Люся проснулась. Как затравленный зверёк, она втянула голову в плечи, еле заметно подрагивают кончики её косичек-крысиных хвостиков. На лице её продолжают меняться картины больного сна - я научился читать их уже. Неуловимые чужому глазу чередования наплывающего цвета, пляска теней - её холст открыт для меня, и излучает одно - боль. Девочке опять снилась её война - детская война; она не знает что видит, но может только чувствовать - войну. Война без участия людей, без предмета и места; война бешеных агрессивных красок, ничего больше. Я свидетель лишь эха разрывов - Люся же их автор и жертва, они рвут её, произрастая из неё же. Война на территории войны, где в качестве абстракции - мозг ребёнка, а импрессионист вызывает огонь на себя. Огонь сжигает огонь, давая пищу ещё огню, а сгоревшего ничего нет. Убийство вечно, ибо убивает себя, порождая себя снова. Свет насмешка, ибо он стеклянен и непреложим, от ночника; свет стал стеной. Когда нет людей, война совершенна, система не поддаётся разрушению; девочка не может проснуться - она боится людей и не принимает еды, требуя новых лошадок. Я слаб, я не могу ей отказывать, и продавщица в магазине игрушек улыбается, едва завидев меня. А в чём я ещё могу? - киномеханик не пустит меня; я же до сих пор не умею убить - я покупаю лошадок. Я не ропщу, но сколько же может выдержать детский рассудок - насилие проникает в него вместо воды. Я боюсь, я очень боюсь за свою дочь...


. . . . .


Из психиатрической лечебницы сбежал пациент. Он перегрыз зубами стальную проволоку над двухметровым каменным забором, ограбил прогуливавшуюся под забором с коляской старую женщину, раздев её донага и заткнув рот кляпом из её собственных трусов, сам же оделся в женское платье и скрылся в густом хвойном лесу, совершенно мрачном и непроходимом уже в 15 метрах от забора. Женщине было стыдно появиться на людях, поэтому сумасшедшего не сразу хватились. Когда же наконец пропажа обнаружилась, тотчас заработали сирены, включились системы телеметрической передачи информации, и специально натренированные, некормленые псы взяли след. Так начиналась погоня.

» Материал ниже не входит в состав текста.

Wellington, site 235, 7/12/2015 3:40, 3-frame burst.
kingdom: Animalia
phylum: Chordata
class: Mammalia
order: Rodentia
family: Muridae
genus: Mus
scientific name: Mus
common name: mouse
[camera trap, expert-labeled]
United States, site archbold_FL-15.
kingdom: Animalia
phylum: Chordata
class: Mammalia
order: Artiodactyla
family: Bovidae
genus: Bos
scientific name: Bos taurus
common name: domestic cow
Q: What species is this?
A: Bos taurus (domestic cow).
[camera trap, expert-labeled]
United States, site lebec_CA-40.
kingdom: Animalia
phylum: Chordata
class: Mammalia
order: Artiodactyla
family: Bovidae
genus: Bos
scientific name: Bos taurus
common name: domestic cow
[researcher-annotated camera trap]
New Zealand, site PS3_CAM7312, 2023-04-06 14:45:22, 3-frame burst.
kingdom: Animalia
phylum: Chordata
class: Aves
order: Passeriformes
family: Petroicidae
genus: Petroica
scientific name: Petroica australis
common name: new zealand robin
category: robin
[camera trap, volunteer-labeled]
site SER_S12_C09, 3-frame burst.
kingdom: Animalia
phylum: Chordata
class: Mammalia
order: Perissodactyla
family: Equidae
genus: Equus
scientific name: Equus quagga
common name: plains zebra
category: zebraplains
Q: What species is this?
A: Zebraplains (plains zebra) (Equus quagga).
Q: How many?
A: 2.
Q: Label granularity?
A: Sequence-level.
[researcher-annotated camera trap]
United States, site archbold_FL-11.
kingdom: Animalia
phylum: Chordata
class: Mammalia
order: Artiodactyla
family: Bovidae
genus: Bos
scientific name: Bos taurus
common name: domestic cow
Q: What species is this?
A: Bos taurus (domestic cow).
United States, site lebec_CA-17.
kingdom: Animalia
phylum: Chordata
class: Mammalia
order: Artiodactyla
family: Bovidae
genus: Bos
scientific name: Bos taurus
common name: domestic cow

Ушедший уже далеко, шизофреник тем временем убил и съел милиционера, охранявшего железнодорожные пути, забрал его форму, оружие и документы, и вошёл в жизнь страны под чужим именем. Когда собаки привели санитаров, на месте реинкарнации уже не было ничего, кроме обглоданных костей и женского платья. Так начинал свой путь по стране убийца женщин и детей, лишившийся в зародыше рассудка, пленённый некогда всеобщей воинской повинностью, а ныне вновь на свободе и с лицом, изрядно перепачканным чужой кровью.


Постамбула.


Видите, как всё сложно?

Милиционер съеден, железнодорожники халатны, Люся не спит, шизофреник гуляет по стране; война.